• Instructions to follow: Task for the records below: count the lines that contain the word "Gogolook" and give only that number.

• Input data:
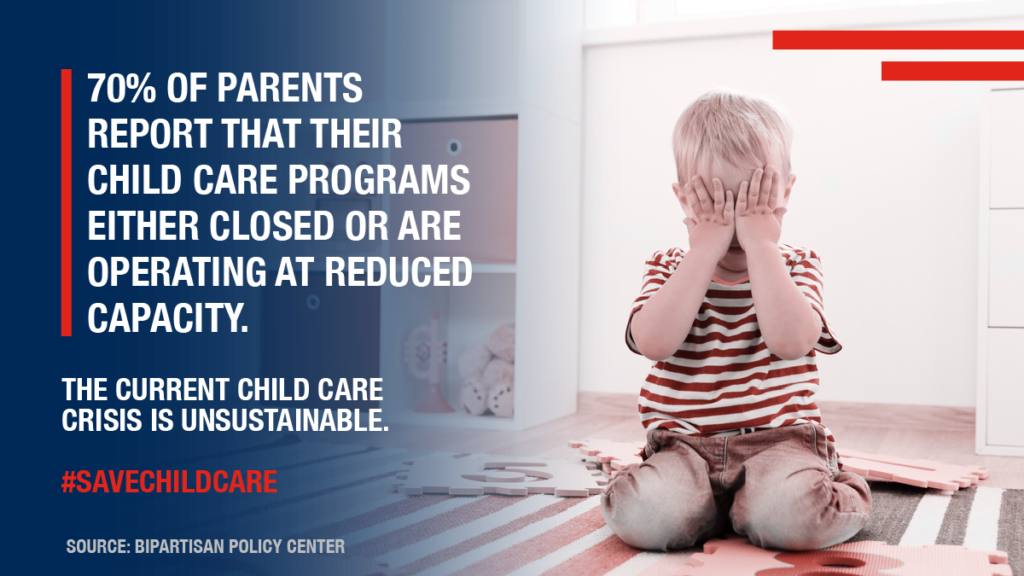 70% OF PARENTS REPORT THAT THEIR CHILD CARE PROGRAMS EITHER CLOSED OR ARE OPERATING AT REDUCED CAPACITY.

THE CURRENT CHILD CARE CRISIS IS UNSUSTAINABLE.

#SAVECHILDCARE

SOURCE: BIPARTISAN POLICY CENTER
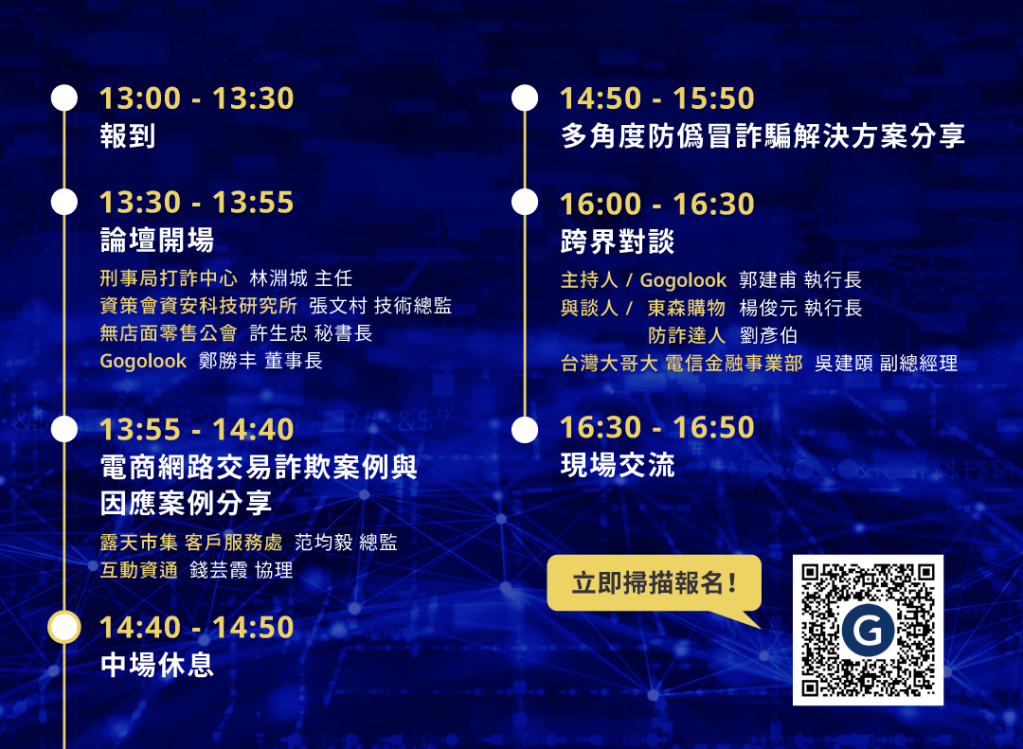 13:00 - 13:30
報到

13:30 - 13:55
論壇開場
刑事局打詐中心 林淵城 主任
資策會資安科技研究所 張文村 技術總監
無店面零售公會 許生忠 秘書長
Gogolook 鄭勝丰 董事長

13:55 - 14:40
電商網路交易詐欺案例與因應案例分享
露天市集 客戶服務處 范均毅 總監
互動資通 錢芸霞 協理

14:40 - 14:50
中場休息

14:50 - 15:50
多角度防偽冒詐騙解決方案分享

16:00 - 16:30
跨界對談
主持人 / Gogolook 郭建甫 執行長
與談人 / 東森購物 楊俊元 執行長
防詐達人 劉彥伯
台灣大哥大 電信金融事業部 吳建頤 副總經理

16:30 - 16:50
現場交流

立即掃描報名！

G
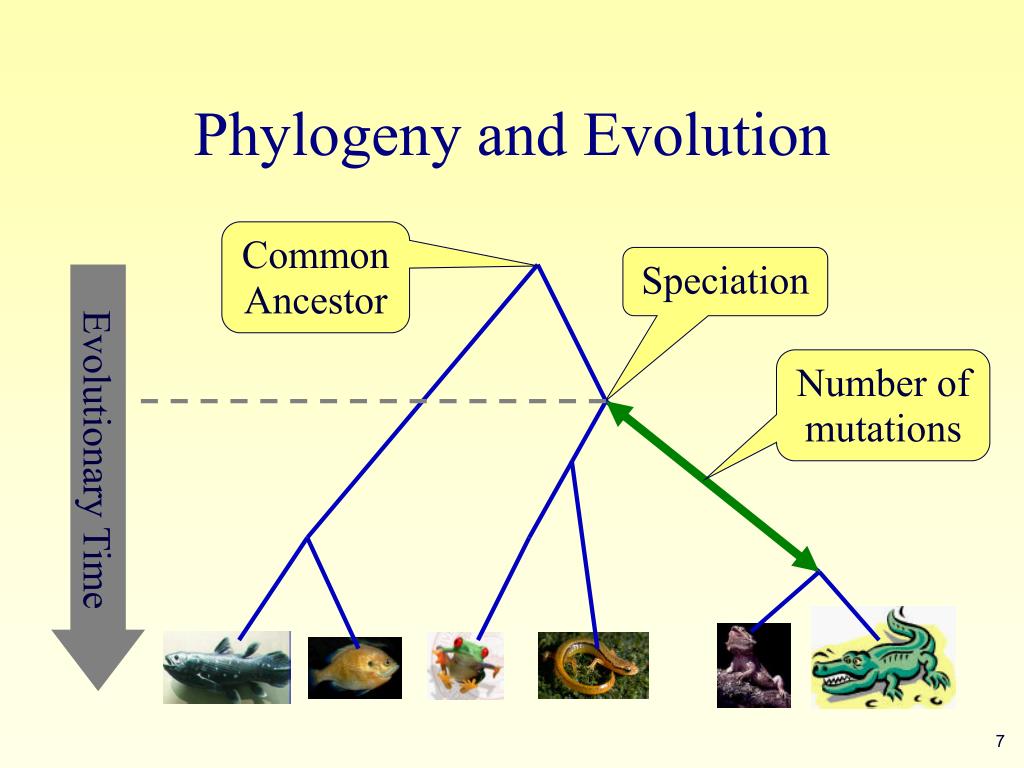 Phylogeny and Evolution

Common Ancestor

Speciation

Number of mutations

Evolutionary Time

7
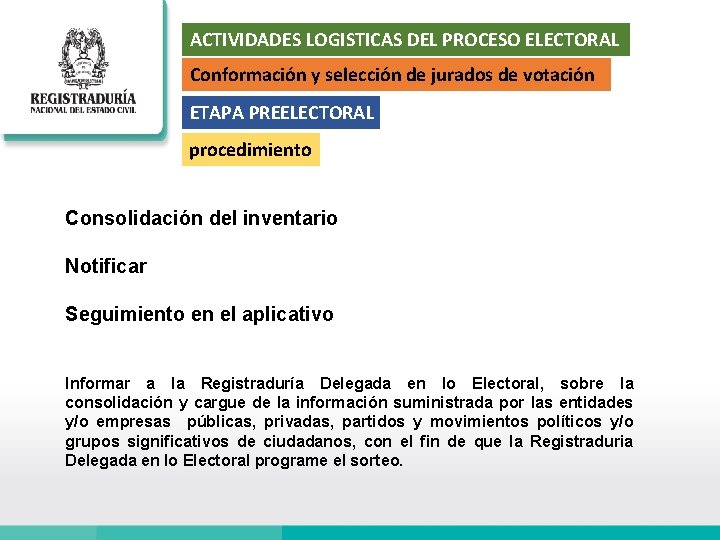 REGISTRADURÍA
NACIONAL DEL ESTADO CIVIL

ACTIVIDADES LOGISTICAS DEL PROCESO ELECTORAL

Conformación y selección de jurados de votación

ETAPA PREELECTORAL

procedimiento

Consolidación del inventario

Notificar

Seguimiento en el aplicativo

Informar a la Registraduría Delegada en lo Electoral, sobre la consolidación y cargue de la información suministrada por las entidades y/o empresas públicas, privadas, partidos y movimientos políticos y/o grupos significativos de ciudadanos, con el fin de que la Registraduria Delegada en lo Electoral programe el sorteo.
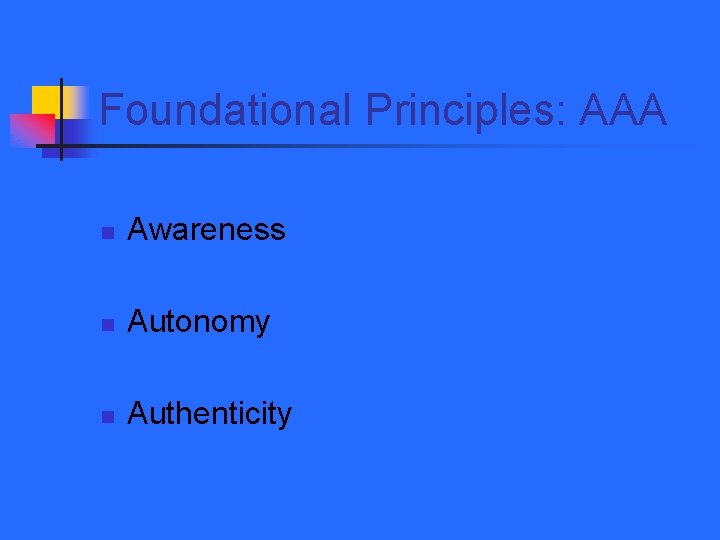 Foundational Principles: AAA

- Awareness
- Autonomy
- Authenticity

• Exercise result: 2